The strongest way to be is to know your strengths, your weaknesses and be happy enough to accept and work on them and not be judged by what people think. Some will like you and others won’t — you’re never going to be everyone’s cup of tea. But as long as your performance is better than your last one, you should be satisfied with that.
I have learnt a lot recently from my daughter, Niamh. For a few months we had to go to a number of hospital appointments with her for scans, X-rays and consultations to get to the bottom of her inability to walk. This was a worrying time as a parent. Following a diagnosis she has now been fitted with a splint that inserts into her shoe and eventually has enabled her to walk. She laughs and is incredibly happy and proud of herself at what she can achieve since she’s been wearing it. She has absolutely no idea yet at two-years-old about insecurities, nor is she conscious of people looking at her wearing it. She sets herself goals, first was to walk a few feet from the chair to the coffee table. Then halfway across the kitchen. Then across the full length of the kitchen. She now walks everywhere, even when it was painful, she didn’t give up. That is the determination that as a competitor we need — to set goals to achieve more than we did yesterday and to never give up. I am immensely proud of her and she is a huge inspiration of mine! I know she’s inspired her brother and sister too.
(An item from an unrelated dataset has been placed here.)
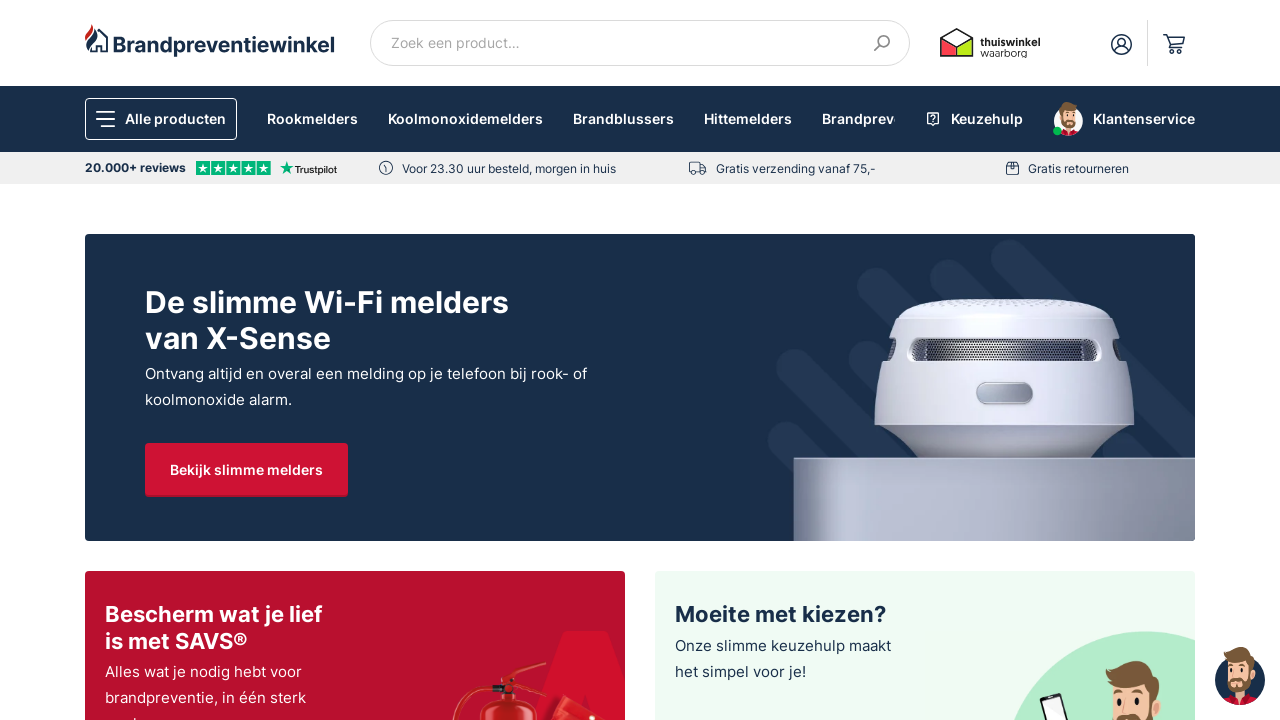 Screenshot of brandpreventiewinkel.nl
The next stop was Somerford Park with five horses in the intermediate sections. This proved to be well worth the 3.30am alarm clock as the venue was lovely and the going perfect. The sections were competitive and full of top horses, so I was delighted when Pom held his own against some great campaigners. He put in a 23 dressage and double clear to finish in second place, just one point behind the leader. The others were all good too, some steady away and Herbie again holding his own for seventh in another strong section.
With Blenheim next on the agenda, I was a tad emotional entering as the last time I went was with my old coloured horse Zippy (Park Pilot) at the Europeans in 2005. I’m hoping I have as much luck there as I did the last time, but what will be will be. I’m just delighted to be going back!